● ФРАГМЕНТ ТЕКСТА:
= = = = = = =
Остается, затылок от взгляда прикрыв руками,
бормотать на ходу «умерла, умерла», покуда
города рвут сырую сетчатку из грубой ткани,
дребезжа, как сдаваемая посуда.
(«Мысль о тебе удаляется, как разжалованная прислуга…» [III; 142])

«Геометрическое» мировидение Бродского, несомненно связанное с античной традицией (в том числе прежде всего с космологией платоновского «Тимея»), родственно и религиозно-философскому осмыслению математических фигур П. А. Флоренским.

«…С точки зрения современной физики мировое пространство эмпирическое и признается конечным, равно как и время — конечное, замкнутое в себе»,

— писал Флоренский[204]. И далее:

«…на границе Земли и Неба длина всякого тела делается равной нулю, масса бесконечна, а время его, со стороны наблюдаемое, — бесконечным. Иначе говоря, тело утрачивает свою протяженность, переходит в вечность и приобретает абсолютную устойчивость. Разве это не аристотелевские чистые формы? или, наконец, разве это не воинство небесное, — созерцаемое с Земли как звезды, но земным свойствам чуждое?

Так — на пределе, при β=0[205]. Но за пределом, при v>c время протекает в обратном смысле, п(отому) что следствие предшествует причине. Иначе говоря, здесь действующая причинность сменяется, — как и требует Аристотеле-Дантовская онтология, — причинностью конечною, телеологией, — и за границею предельных скоростей простирается царство целей. При этом длина и масса делаются мнимыми.

<…>

Выражаясь образно, а при конкретном понимании пространства — и не образно, можно сказать, что пространство ломается при скоростях, больших скорости света…»[206]

Бытие и инобытие зримо представлены в геометрических мнимостях:

«…провал геометрической фигуры означает вовсе не уничтожение ее, а именно ее переход на другую сторону поверхности и, следовательно, доступность существам, находящимся по ту сторону поверхности»[207].

Внимание к геометрическим, математическим «схемам», которым причастны вещи, к связям геометрии и философии времени роднит Бродского с Флоренским, но переживание и интерпретация этих связей — резко отличают. Телеологизм, принимаемый философом-священником, мучителен для поэта; для него это как бы детерминизм в квадрате[208]. А геометрическая схема вещи не приобщает предмет к вечности, а лишает своеобразия:

Вечер. Развалины геометрии.
Точка, оставшаяся от угла.
Вообще: чем дольше, тем беспредметнее.
Там раздеваются догола.
<…>
Это — комплекс статуи, слиться с теменью
согласной, внутренности скрепя.
Человек отличается только степенью
отчаянья от себя.
(«Вечер. Развалины геометрии…», 1987 [III; 136])

Звезда, светящаяся точка на границе двух миров, олицетворяет не только близость Другому, но и одиночество.

Он был всего лишь точкой. И точкой была звезда.
Внимательно, не мигая, сквозь редкие облака,
на лежащего в яслях ребенка издалека,
из глубины Вселенной, с другого ее конца,
звезда смотрела в пещеру. И это был взгляд Отца.
(«Рождественская звезда», 1987 [III; 127])
= = = = = = =
● ЧТО НУЖНО СДЕЛАТЬ:
• A. С какой античной космологией прежде всего связано «геометрическое» мировидение Бродского, согласно фрагменту о Бродском и Флоренском?
• B. Продолжите фрагмент о Бродском и Флоренском, начав сразу после его последней строки.
= = = = = = =
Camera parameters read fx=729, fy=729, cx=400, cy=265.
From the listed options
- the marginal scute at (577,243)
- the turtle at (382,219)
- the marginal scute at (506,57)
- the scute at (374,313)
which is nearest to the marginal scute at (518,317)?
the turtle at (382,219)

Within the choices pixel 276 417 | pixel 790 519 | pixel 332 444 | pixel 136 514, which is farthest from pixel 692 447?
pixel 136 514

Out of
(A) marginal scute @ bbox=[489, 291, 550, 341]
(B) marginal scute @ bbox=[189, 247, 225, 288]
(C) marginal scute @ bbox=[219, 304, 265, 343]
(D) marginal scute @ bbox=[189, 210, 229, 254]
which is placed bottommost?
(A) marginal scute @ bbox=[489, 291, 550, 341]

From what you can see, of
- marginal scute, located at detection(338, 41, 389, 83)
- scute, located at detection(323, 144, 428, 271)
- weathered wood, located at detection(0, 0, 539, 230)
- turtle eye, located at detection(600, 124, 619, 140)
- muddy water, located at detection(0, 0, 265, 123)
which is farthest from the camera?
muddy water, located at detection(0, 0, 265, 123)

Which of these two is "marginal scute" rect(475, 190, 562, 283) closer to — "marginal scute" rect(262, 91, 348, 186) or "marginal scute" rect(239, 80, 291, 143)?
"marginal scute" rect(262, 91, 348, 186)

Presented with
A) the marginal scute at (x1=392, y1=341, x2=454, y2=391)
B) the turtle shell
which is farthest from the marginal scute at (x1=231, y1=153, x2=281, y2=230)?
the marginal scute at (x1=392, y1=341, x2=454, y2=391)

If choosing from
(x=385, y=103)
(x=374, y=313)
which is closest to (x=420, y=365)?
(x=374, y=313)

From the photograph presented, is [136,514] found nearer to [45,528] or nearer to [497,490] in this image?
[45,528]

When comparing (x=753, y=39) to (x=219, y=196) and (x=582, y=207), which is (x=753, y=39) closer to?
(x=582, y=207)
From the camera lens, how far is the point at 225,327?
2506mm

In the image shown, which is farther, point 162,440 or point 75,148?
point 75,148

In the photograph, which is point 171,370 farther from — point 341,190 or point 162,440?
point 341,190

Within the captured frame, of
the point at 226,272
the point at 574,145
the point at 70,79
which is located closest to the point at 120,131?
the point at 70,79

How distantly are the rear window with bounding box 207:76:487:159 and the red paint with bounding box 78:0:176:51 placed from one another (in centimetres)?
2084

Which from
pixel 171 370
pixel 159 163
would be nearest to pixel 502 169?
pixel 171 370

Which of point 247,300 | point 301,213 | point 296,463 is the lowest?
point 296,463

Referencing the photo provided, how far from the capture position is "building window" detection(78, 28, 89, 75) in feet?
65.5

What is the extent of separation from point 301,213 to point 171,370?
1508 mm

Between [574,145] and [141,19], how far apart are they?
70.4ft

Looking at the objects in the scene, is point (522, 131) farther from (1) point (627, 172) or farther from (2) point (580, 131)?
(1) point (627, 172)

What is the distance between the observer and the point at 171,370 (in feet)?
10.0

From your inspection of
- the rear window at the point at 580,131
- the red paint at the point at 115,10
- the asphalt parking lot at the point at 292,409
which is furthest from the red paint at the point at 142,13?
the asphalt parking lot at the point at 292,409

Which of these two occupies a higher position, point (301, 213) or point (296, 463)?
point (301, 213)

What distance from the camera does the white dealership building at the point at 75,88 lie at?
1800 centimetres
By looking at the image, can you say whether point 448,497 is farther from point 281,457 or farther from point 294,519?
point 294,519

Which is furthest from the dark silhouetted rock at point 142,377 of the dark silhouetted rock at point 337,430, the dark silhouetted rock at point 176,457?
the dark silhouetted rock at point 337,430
= = = = = = =
● ОТВЕТЫ:
• A. С космологией платоновского «Тимея».

• B.
«Небесное око» с Земли видится звездою, но, может быть, это взгляд не Другого, а самого земного «созерцателя», «Я» — поэта, одинокого и единственного в пустом космосе:

Но, как звезда через тыщу лет,
Не нужная никому,
что не так источает свет,
как поглощает тьму,
следуя дальше, чем тело, взгляд,
глаз, уходя вперед,
станет назад посылать подряд
все, что в себя вберет.
(«Полдень в комнате», II; 453)

Звезда у Бродского (кстати, постоянный образ его рождественских стихов) направляет нас не только к Евангельской Звезде Вифлеема, но и к платоновской седьмой сфере, и к звездному небу Канта. Но у Бродского звезда чаще всего единственна, посылаемая ею световая эманация (вещные архетипы или образы памяти) может остаться неувиденной. Она онтологически случайна. Это существование, оторвавшееся от сущности.

В поэзии Бродского нет посредника между Первоначалом и созерцателем. Ни мировой души, ни Демиурга Платона, ни иерархии неоплатоников, ни небесных сил Псевдо-Дионисия Ареопагита. Если в пространстве Бродского возникает ангел (напоминающий авиатора), он — лишь изъян на чистой плоскости неба. Между Вечностью и Временем нет зона, «временной вечности», связующего их звена. Остаются: Единое (Бог?), единичные вещи и одинокий человек. Это одиночество свободы, — но и интеллектуальной драмы.

Вещи не радуют глаз, потому что их существование проблематично, и они пугают своей мертвенной жизненностью:

Вещь, помещенная будучи, как в Аш —
два-О, в пространство, презирая риск,
пространство жаждет вытеснить; но ваш
глаз на полу не замечает брызг
пространства. Стул, что твой наполеон,
красуется сегодня, где вчерась.
<…>
Лишь воздух. Вас охватывает жуть.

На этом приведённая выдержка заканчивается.